なぜそんな汚染水を飲むのだと思うかもしれませんが、当時の人々は放射線は健康に良いと考えており、放射線物質入りの歯磨き粉だとか、放射能水を作るポットなどの放射能健康グッズが氾濫していたのです。レディトーはそのひとつで、販売者は「表示以下の含有放射能なら1000ドル差し上げます!」と品質を保障していました。

さて、レディトーを飲んだバイヤーズはすぐに気に入りました。本人曰く腕の痛みは消え、肌の艶は良くなり、精力も増したそうです。バイヤーズはレディトーをケースで買い込み、1日に2本から3本欠かさず飲み続けました。しかし飲み始めてから1年ほどすると、体は痩せ、やがて歯も抜け始めました。検査を受けた時にはすでに手遅れでした。
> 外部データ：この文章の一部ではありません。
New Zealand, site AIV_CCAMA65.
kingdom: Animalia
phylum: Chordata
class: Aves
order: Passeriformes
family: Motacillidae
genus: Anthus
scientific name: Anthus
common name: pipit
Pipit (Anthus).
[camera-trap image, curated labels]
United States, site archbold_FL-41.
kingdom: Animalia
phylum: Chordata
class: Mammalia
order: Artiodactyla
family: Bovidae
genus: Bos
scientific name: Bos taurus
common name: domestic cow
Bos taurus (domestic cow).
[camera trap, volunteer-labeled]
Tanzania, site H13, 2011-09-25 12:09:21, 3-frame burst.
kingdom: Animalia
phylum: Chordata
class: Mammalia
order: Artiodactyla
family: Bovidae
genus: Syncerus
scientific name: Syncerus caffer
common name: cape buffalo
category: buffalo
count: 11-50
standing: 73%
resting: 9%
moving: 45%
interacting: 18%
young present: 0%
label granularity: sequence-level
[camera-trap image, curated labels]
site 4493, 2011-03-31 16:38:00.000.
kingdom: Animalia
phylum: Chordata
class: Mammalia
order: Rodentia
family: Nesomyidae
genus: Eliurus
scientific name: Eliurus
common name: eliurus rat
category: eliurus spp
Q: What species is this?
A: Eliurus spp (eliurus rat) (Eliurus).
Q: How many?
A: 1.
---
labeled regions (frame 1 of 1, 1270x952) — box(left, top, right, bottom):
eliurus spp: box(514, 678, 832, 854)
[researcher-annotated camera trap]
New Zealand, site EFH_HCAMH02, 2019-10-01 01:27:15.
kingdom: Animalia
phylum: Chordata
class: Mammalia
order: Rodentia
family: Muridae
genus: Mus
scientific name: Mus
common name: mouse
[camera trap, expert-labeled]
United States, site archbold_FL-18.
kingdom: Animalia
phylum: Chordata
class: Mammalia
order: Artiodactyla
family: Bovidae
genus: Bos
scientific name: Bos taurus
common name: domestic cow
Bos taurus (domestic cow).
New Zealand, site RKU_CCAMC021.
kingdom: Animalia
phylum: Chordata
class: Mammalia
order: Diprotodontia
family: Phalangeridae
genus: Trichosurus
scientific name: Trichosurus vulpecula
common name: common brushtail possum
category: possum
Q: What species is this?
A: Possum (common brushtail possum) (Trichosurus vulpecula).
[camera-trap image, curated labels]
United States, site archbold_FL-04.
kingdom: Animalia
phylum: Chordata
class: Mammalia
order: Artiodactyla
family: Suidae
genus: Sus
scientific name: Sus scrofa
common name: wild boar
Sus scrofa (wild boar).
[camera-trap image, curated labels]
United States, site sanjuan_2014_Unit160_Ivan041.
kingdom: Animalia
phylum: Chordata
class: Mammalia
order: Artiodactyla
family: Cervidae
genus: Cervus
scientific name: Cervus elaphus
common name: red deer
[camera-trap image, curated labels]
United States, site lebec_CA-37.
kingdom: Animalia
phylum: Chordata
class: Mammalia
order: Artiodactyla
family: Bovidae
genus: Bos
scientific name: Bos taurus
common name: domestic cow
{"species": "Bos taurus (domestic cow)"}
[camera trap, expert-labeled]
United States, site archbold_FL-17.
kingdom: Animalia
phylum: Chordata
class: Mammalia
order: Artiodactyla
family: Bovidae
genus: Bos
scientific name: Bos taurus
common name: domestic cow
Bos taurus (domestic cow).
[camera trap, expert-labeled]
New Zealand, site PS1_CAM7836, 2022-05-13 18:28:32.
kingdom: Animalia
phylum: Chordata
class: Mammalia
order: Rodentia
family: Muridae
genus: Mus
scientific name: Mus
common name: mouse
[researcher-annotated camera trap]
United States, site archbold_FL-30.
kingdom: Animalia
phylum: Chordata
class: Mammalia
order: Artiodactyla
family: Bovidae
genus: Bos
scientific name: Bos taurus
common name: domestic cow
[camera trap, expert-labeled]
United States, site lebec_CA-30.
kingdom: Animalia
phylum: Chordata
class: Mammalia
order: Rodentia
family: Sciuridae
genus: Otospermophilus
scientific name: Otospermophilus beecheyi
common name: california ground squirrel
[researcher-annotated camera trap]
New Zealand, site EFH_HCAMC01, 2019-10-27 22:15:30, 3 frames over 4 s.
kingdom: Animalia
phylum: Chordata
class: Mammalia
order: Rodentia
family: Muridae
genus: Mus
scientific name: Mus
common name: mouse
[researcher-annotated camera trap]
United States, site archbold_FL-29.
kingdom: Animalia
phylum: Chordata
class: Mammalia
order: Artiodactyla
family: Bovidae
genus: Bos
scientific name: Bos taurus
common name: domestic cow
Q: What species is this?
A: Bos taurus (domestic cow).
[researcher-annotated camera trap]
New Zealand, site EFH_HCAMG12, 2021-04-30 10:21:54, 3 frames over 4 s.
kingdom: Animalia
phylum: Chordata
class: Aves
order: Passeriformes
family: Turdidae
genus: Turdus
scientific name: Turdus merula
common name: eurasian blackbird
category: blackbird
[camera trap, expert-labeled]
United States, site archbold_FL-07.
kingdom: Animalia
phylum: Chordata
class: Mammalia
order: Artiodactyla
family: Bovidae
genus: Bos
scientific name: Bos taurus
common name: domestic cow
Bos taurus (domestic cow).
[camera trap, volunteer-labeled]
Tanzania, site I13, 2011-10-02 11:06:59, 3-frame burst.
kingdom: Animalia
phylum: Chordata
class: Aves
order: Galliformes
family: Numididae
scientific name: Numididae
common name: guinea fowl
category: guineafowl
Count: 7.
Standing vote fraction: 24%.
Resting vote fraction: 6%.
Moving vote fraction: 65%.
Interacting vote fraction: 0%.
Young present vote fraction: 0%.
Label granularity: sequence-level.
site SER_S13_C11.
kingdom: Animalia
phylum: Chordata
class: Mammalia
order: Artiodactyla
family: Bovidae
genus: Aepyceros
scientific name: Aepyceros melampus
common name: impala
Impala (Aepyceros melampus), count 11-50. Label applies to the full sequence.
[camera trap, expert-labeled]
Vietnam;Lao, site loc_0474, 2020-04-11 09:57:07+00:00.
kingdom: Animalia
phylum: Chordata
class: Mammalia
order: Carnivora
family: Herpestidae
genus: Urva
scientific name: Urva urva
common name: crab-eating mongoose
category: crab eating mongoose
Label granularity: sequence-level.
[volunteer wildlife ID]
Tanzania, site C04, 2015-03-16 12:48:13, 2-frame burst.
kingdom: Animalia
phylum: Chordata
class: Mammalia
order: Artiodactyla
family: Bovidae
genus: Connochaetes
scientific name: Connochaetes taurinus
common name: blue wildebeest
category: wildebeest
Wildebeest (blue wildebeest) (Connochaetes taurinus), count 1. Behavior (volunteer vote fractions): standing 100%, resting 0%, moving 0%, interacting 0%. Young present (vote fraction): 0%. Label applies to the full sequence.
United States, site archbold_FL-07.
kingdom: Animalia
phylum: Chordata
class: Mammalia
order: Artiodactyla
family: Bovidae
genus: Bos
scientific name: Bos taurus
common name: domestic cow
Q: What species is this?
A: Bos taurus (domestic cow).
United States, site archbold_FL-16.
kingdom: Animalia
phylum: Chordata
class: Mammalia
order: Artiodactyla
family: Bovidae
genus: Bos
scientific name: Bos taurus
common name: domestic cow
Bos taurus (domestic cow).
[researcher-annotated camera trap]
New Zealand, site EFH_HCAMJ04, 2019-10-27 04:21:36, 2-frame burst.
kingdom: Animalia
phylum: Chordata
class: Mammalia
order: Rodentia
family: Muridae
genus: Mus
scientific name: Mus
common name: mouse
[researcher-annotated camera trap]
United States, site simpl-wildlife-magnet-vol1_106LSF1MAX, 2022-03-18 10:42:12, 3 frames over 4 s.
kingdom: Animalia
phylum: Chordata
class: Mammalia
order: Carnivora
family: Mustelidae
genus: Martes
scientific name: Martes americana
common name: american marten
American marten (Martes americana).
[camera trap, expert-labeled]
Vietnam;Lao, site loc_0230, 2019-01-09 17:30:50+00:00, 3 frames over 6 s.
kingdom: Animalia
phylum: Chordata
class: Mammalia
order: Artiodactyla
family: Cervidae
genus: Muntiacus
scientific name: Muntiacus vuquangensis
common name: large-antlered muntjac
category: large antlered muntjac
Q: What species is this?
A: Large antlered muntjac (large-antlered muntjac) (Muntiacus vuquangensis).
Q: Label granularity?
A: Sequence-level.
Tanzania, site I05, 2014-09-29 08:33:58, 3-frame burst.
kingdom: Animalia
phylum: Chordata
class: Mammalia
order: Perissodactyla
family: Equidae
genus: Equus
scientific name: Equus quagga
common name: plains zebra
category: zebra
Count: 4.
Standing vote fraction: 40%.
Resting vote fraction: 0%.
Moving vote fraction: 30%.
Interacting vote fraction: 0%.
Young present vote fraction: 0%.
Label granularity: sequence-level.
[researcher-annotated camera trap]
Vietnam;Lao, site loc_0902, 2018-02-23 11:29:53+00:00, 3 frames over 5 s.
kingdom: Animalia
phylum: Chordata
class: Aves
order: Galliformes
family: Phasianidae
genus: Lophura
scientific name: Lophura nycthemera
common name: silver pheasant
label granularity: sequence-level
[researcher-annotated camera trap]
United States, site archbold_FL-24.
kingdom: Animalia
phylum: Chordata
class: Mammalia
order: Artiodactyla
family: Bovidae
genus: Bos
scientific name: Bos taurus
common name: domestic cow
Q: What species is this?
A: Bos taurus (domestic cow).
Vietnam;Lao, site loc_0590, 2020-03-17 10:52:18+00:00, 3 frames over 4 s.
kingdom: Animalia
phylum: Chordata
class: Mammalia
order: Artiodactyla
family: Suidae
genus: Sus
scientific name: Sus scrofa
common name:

およそ2年間にわたり1400本におよぶレディトーを飲んだバイヤーズは、計1億8500万ベクレルの放射性物質を体内に入れたと推定されています。やがて顎の骨は壊死して脱落し、脳は膿み、頭蓋骨は崩れて穴だらけになりました。苦しみ抜いた末に1932年に死亡したバイヤーズは、鉛でコーティングされた棺桶で葬られたといいます。

怖い話です。しかしより怖いのは、当時の人々は決して放射線の危険性に無知だったわけではないということです。

1904年に放射線障害で両腕を切断して癌で死んだエジソンの助手を筆頭に、放射線による悲惨な症例は数多く報告され、専門家たちは放射線の危険性を十分に認識していました。しかしそうした事実ははなから放射線を良きものと思い込む人たちの頭には届かず、バイヤーズは自らの身を滅ぼしたのです。

放射線信仰は1945年の原爆投下まで続き、その後は180度転回して今日に至ります。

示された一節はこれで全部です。